GIVEN PROBLEM:
Can you rewrite the listing below as a numbered list, with the blank lines and the pictures left out?
## START DATA FOR PROCESSING
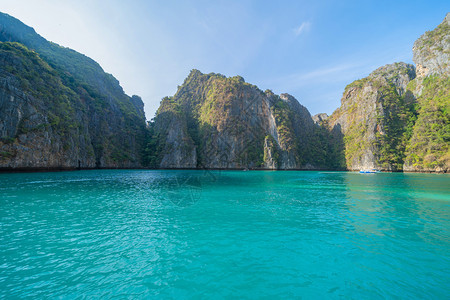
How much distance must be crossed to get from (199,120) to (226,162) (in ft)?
144

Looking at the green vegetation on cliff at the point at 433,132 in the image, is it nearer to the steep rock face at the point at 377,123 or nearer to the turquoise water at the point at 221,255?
the steep rock face at the point at 377,123

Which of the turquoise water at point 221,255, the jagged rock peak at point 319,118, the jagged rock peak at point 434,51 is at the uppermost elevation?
the jagged rock peak at point 434,51

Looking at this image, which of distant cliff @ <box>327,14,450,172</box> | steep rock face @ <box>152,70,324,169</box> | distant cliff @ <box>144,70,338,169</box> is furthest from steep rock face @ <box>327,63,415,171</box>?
steep rock face @ <box>152,70,324,169</box>

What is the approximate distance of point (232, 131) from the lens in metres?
121

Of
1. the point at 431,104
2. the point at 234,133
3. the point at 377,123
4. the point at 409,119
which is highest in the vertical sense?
the point at 431,104

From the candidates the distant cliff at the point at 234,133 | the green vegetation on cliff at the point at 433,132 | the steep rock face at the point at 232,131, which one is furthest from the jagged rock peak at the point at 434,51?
the steep rock face at the point at 232,131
## END DATA FOR PROCESSING
EXERCISE RESPONSE:
1. How much distance must be crossed to get from (199,120) to (226,162) (in ft)?
2. 144
3. Looking at the green vegetation on cliff at the point at 433,132 in the image, is it nearer to the steep rock face at the point at 377,123 or nearer to the turquoise water at the point at 221,255?
4. the steep rock face at the point at 377,123
5. Which of the turquoise water at point 221,255, the jagged rock peak at point 319,118, the jagged rock peak at point 434,51 is at the uppermost elevation?
6. the jagged rock peak at point 434,51
7. Looking at this image, which of distant cliff @ <box>327,14,450,172</box> | steep rock face @ <box>152,70,324,169</box> | distant cliff @ <box>144,70,338,169</box> is furthest from steep rock face @ <box>327,63,415,171</box>?
8. steep rock face @ <box>152,70,324,169</box>
9. What is the approximate distance of point (232, 131) from the lens in metres?
10. 121
11. Of
12. 1. the point at 431,104
13. 2. the point at 234,133
14. 3. the point at 377,123
15. 4. the point at 409,119
16. which is highest in the vertical sense?
17. the point at 431,104
18. From the candidates the distant cliff at the point at 234,133 | the green vegetation on cliff at the point at 433,132 | the steep rock face at the point at 232,131, which one is furthest from the jagged rock peak at the point at 434,51?
19. the steep rock face at the point at 232,131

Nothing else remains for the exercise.